=== Things to do ===
1. Quote the blog post about mental illness and an execution case word for word, starting at "Trust me this" and ending after "be answered here.".
2. Answer these questions from the blog post about mental illness and an execution case:
(a) On which blog did the writer read the post that prompted this writing?
(b) For killing whom is the man in Ohio about to be executed?
(c) Which two things about the man does the writer wonder might be affecting the case?
3. Continue the blog post about mental illness and an execution case from its last sentence.

=== Document segment ===

■ ■ ■ ■ ■

Trust me this whole thing has had a long and devastating impact on my life, relationships, self-worth, self-image and even my faith.
Why am I writing about this now? Well because this morning I read a post over on ‘A Canvas Of The Minds’ written by James Claims (an excellent blog by the way) which reports of a mental illness sufferer in Ohio, USA who is about to be executed for killing his estranged wife and brother-in-law and who simply ‘does not understand why’.
You can read the full report on this here and at the risk of sounding very cynical I cannot help but wonder just how much this man’s ethnicity and religious beliefs are effecting this whole thing in light of recent events?
But regardless of that there are some serious questions to be answered here.

■ ■ ■ ■ ■

=== Extracted entries ===
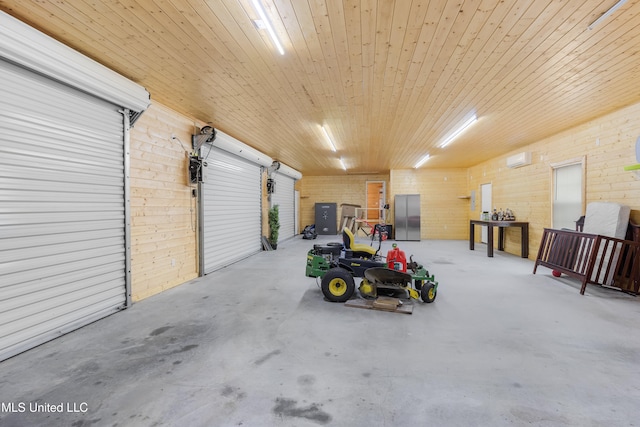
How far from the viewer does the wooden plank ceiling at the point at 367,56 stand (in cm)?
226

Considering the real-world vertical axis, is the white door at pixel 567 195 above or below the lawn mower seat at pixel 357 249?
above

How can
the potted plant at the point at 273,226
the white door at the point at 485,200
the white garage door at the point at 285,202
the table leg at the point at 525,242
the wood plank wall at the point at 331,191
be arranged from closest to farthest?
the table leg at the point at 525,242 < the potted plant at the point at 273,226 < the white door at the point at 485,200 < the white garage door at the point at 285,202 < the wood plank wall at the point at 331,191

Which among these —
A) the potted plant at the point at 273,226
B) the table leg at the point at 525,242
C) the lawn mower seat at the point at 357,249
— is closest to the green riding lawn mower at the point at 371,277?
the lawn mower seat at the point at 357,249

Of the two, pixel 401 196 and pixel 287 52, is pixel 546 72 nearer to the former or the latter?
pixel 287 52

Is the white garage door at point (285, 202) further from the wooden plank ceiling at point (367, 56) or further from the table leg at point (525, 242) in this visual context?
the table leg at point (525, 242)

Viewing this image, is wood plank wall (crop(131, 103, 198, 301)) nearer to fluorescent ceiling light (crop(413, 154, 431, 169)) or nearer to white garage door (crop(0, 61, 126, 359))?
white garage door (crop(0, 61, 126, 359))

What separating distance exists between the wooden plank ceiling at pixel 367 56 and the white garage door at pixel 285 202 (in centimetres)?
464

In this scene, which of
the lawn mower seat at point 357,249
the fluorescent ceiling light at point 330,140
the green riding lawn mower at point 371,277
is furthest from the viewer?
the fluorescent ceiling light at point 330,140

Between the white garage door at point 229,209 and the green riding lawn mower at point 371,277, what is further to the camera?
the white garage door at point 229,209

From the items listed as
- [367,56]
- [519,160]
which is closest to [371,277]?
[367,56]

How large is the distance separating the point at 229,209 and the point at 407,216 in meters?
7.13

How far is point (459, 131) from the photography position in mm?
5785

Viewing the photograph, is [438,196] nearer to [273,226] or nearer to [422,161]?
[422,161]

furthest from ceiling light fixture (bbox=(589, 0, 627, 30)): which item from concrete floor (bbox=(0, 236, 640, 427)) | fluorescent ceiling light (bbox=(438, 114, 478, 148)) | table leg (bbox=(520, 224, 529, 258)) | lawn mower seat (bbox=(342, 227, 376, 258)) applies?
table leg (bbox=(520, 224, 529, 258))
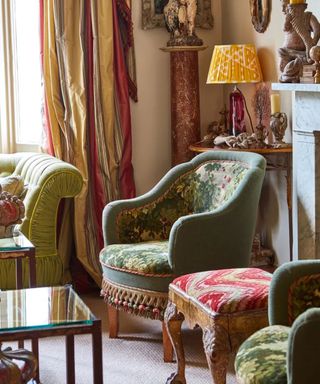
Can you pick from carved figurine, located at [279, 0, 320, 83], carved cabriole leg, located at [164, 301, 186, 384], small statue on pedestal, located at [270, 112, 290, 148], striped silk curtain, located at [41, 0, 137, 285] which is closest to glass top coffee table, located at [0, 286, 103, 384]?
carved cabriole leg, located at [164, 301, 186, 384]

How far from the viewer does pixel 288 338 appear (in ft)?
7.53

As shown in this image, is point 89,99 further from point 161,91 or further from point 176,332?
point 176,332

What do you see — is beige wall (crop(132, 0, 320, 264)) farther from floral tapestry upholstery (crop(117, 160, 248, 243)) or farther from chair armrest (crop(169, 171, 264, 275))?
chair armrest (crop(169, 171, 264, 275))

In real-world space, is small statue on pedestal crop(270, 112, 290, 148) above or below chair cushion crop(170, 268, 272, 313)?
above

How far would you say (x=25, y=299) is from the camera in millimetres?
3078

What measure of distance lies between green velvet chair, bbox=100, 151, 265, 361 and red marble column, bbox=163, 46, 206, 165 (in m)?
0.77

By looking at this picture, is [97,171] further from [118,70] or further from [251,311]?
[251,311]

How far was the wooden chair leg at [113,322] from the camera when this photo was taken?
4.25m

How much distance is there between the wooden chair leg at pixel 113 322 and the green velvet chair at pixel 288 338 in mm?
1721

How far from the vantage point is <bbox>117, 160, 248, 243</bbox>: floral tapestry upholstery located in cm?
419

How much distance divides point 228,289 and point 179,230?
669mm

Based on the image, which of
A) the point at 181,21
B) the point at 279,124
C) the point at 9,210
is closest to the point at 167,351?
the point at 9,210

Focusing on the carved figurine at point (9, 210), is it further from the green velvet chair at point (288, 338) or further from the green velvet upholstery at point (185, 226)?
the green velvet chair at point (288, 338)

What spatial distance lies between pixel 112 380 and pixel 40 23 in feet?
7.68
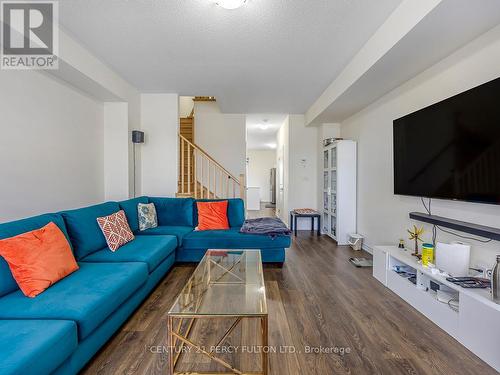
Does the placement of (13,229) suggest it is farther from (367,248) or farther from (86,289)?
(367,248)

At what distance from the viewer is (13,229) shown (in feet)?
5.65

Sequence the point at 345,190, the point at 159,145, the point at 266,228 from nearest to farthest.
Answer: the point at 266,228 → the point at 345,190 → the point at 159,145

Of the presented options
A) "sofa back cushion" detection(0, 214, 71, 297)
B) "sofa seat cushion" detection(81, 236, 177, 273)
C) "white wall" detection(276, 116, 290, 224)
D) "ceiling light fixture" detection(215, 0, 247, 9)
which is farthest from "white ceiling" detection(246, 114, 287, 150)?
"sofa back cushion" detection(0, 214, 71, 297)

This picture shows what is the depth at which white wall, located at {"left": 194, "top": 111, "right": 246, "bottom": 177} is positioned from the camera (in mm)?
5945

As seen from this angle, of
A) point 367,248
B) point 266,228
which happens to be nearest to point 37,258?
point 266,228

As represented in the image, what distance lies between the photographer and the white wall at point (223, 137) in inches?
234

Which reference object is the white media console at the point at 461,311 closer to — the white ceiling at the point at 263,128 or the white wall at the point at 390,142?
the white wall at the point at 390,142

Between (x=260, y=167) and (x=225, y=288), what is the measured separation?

■ ■ ■ ■ ■

=== Answer set ===
1.
Trust me this whole thing has had a long and devastating impact on my life, relationships, self-worth, self-image and even my faith.
Why am I writing about this now? Well because this morning I read a post over on ‘A Canvas Of The Minds’ written by James Claims (an excellent blog by the way) which reports of a mental illness sufferer in Ohio, USA who is about to be executed for killing his estranged wife and brother-in-law and who simply ‘does not understand why’.
You can read the full report on this here and at the risk of sounding very cynical I cannot help but wonder just how much this man’s ethnicity and religious beliefs are effecting this whole thing in light of recent events?
But regardless of that there are some serious questions to be answered here.

2.
(a) ‘A Canvas Of The Minds’
(b) His estranged wife and brother-in-law
(c) His ethnicity and his religious beliefs

3.
Take a look at this paragraph from RT.com’s article on the piece and see what you think…
“Mr. Awkal is very seriously mentally ill and does not understand why he is being executed,” David A. Singleton, executive director of the Ohio Justice & Policy Center, tells WOIO 19 Action News in a recent interview. Awkal’s personal attorneys have at other times told prosecutors that their client was indeed insane during the 1992 shootings and that, in addition to a history of mental illness in his family, a series of episodes have had a major toll on his psychological health: he fled his native Lebanon after living through the country’s civil war for eight years, was institutionalized in a Detroit, Michigan hospital, was counseled for suicide and has claimed to have experience hallucinations — all before the 1992 rampage. One of his hearings was postponed after the court considered Awkal mentally incompetent to assist in his defense and county psychiatrists pumped him with varying heavy prescriptions. In 2004, a judge finally agreed that Awkal was mentally incompetent — but only to the extent that he couldn’t file an appeal.”
I have a question for the judge and the law makers in this respect and it is this…
If someone is – by your own judgement and admission – ‘mentally incompetent but only to the extent that he couldn’t file an appeal’ by what moral standards or standards of ‘justice’ are you able to justify taking that life?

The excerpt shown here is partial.